Сейчас Пашку волновал один вопрос: есть у Платоновых собака или нет?
На улицах в деревне никого не было. Даже парочки попрятались. Пашка ехал на малой скорости, опасаясь влететь куда-нибудь.
Подъезжая к Настиному дому, он совсем почти сбросил газ, вылез из кабины. Мотор не заглушил.
– Так, – негромко сказал он и потер ладонью грудь: он волновался.
Света не было в доме. Присмотревшись во тьме, Пашка увидел сквозь голые деревья слабо мерцающие темные окна горницы. Сердце Пашки громко заколотилось.
«Только бы собаки не было».
Он кашлянул, осторожно потряс забор – во дворе молчание. Тишина. Каплет с крыши.
«Ну, Пашка… или сейчас в лоб получишь, или…»
Он тихонько перелез через низенький забор и пошел к окнам. Слышал сзади приглушенное ворчание своей верной полуторки, свои шаги и громкую капель. Весна исходила соком. Пахло погребом.
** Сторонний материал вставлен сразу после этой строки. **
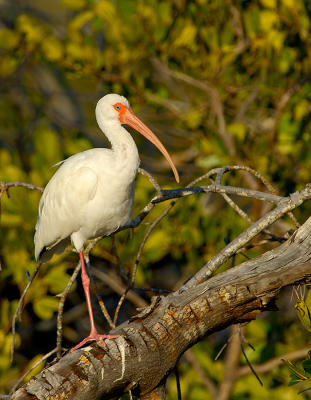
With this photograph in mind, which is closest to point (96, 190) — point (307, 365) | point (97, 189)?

Пашка, пока шел по саду, мысленно пел песню про восемнадцать лет, одну и ту же фразу: «В жизни раз бывает восемнадцать лет». Он весь день сегодня пел эту песню.
Около самых окон под его ногой громко треснул сучок. Пашка замер. Тишина. Каплет. Пашка сделал последние два шага и стал в простенке. Перевел дух.
«Одна она тут спит или нет?» – возник новый вопрос.
Он вынул фонарик, включил и направил в окно. Желтое пятно света поползло по стенкам, вырывая из тьмы отдельные предметы: печка-голландка, дверь, кровать… Пятно дрогнуло и замерло. На кровати кто-то зашевелился, поднял голову – Настя. Не испугалась. Легко вскочила и пошла к окну в одной ночной рубашке. Пашка выключил фонарик.
Настя откинула крючки и раскрыла окно.
Из горницы пахнуло застойным сонным теплом.
– Ты что? – спросила она негромко. Голос ее насторожил Пашку – какой-то отчужденный.
«Неужели узнала?» – испугался он. Он хотел, чтобы его принимали пока за другого. Он молчал.
Настя отошла от окна. Пашка включил фонарик. Настя прошла к двери, закрыла ее плотнее и вернулась к окну. Пашка выключил фонарь.
«Не узнала. Иначе не разгуливала бы в одной рубахе».
Пашка услышал запах ее волос. В голову ударил горячий туман. Он отстранил ее и полез в окно.
– Додумался? – сказала Настя слегка потеплевшим голосом.
«Додумался, додумался, – думал Пашка. – Сейчас будет цирк».
– Ноги-то вытри, – сказала Настя, когда Пашка влез в горницу и очутился с ней рядом.
Пашка продолжал молчать. Обнял ее, теплую, мягкую. Так сдавил, что у ней лопнула на рубашке какая-то тесемка.
– Ох, – глубоко вздохнула Настя, – что ж ты делаешь? Шальной!..
Пашка начал ее целовать. И тут что-то случилось с Настей: она вдруг вывернулась из его объятий, отскочила, судорожно зашарила рукой по стене, отыскивая выключатель.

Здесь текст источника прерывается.